▸ QUOTED TEXT:
+===+
A Year and a Half With a Nissan Leaf (Part 1): The Acquisition - koblenski
http://sam-koblenski.blogspot.com/2013/08/a-year-and-half-with-nissan-leaf-part-1.html
======
wmeredith
So it's a pretty good product hamstrung by a shoddy dealer network/deployment
plan(incompetence, arbitrary rules for purchase). This seems to be a trend...

A couple weeks ago, after months of research, I decided to buy a Jeep Wrangler
Unlimited Rubicon. I went to my local Jeep dealer and took a test drive. The
sales guy was fine. It's always kind of annoying when you know more about the
vehicle than the person assisting you, but this is mostly par for the course,
and he was polite enough. So then we get back to the dealership and it's
instantly good cop/bad cop time.

I was accosted by a close talker with a fake tan and gold jewelry giving me a
hard sell and telling me that he could definitely work something out for me
today, while the other guy apologized for him interrupting us. This is a
$40,000 vehicle. It's not an impulsive purchase and I was there for a test
drive, which they knew. There was zero chance of me buying a car that day for
circumstances that had nothing to do with me or them.

Anyway, it was a stereotypical scene from there. After 10 minutes of being
polite, but firm. I had to physically walk out of the place while they were
still talking to me, trying to make a sale. I felt rude, but what else could I
have done. I'd still be there if I hadn't.
+===+
▸ RECORD SET:
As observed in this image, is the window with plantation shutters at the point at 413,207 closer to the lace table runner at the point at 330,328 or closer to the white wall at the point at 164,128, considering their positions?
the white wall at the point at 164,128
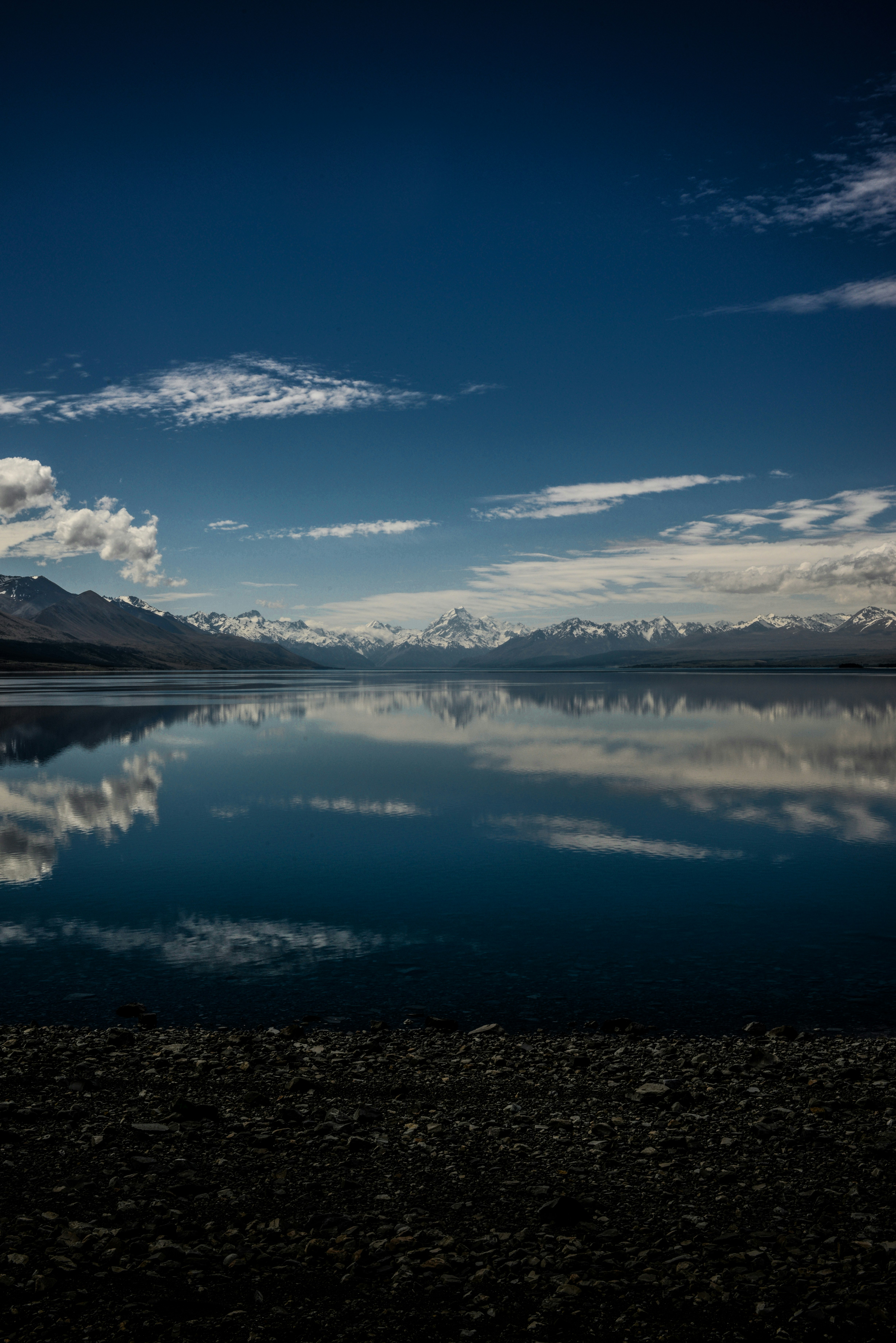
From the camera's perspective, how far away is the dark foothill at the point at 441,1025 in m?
15.4

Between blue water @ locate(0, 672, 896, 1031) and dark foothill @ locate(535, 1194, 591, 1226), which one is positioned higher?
dark foothill @ locate(535, 1194, 591, 1226)

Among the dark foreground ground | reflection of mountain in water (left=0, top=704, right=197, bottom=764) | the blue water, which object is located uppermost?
reflection of mountain in water (left=0, top=704, right=197, bottom=764)

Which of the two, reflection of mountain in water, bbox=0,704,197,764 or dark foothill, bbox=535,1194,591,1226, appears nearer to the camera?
dark foothill, bbox=535,1194,591,1226

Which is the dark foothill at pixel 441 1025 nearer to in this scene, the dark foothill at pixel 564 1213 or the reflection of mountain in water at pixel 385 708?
the dark foothill at pixel 564 1213

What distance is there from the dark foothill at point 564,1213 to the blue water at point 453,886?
621cm

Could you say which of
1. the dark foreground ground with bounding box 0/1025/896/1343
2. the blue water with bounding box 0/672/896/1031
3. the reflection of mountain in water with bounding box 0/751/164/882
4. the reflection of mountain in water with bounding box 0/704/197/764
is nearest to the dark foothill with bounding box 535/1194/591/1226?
the dark foreground ground with bounding box 0/1025/896/1343

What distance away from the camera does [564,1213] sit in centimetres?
927

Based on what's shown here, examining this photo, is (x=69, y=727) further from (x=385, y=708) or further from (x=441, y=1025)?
(x=441, y=1025)

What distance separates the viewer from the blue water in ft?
56.2

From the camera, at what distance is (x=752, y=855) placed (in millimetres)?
29656

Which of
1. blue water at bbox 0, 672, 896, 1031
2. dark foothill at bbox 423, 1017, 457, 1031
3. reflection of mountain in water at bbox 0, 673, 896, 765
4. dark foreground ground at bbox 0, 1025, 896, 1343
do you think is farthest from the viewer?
reflection of mountain in water at bbox 0, 673, 896, 765

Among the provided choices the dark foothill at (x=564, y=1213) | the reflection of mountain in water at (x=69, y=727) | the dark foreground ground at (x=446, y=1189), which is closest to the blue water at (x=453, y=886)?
the reflection of mountain in water at (x=69, y=727)

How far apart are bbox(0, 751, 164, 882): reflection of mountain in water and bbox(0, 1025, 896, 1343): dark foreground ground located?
52.3ft

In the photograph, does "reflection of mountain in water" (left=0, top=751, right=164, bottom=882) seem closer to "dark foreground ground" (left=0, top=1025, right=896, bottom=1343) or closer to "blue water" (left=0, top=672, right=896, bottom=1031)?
"blue water" (left=0, top=672, right=896, bottom=1031)
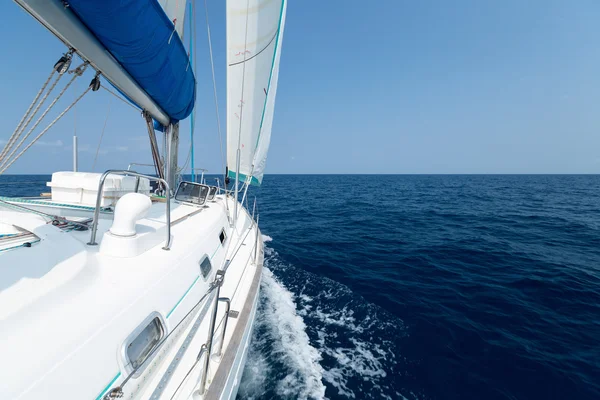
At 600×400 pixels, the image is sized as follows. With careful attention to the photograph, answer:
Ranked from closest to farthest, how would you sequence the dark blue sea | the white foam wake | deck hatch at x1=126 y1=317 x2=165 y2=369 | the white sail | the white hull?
the white hull
deck hatch at x1=126 y1=317 x2=165 y2=369
the white foam wake
the dark blue sea
the white sail

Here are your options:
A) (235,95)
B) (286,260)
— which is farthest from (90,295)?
(286,260)

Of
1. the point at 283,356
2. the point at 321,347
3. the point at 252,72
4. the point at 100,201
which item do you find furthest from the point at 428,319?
the point at 252,72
+===+
Please decide whether each statement agrees with the Jeep dealership comment, answering yes or no and quoting the words from the comment that settle it. 1. The writer chose the vehicle after months of research. 2. The salesperson who handled the test drive was rude. 3. The writer left the dealership while the staff were still talking to them.

▸ FULL ANSWER:
1. Yes: "after months of research, I decided to buy a Jeep Wrangler Unlimited Rubicon"
2. No: "he was polite enough"
3. Yes: "I had to physically walk out of the place while they were still talking to me"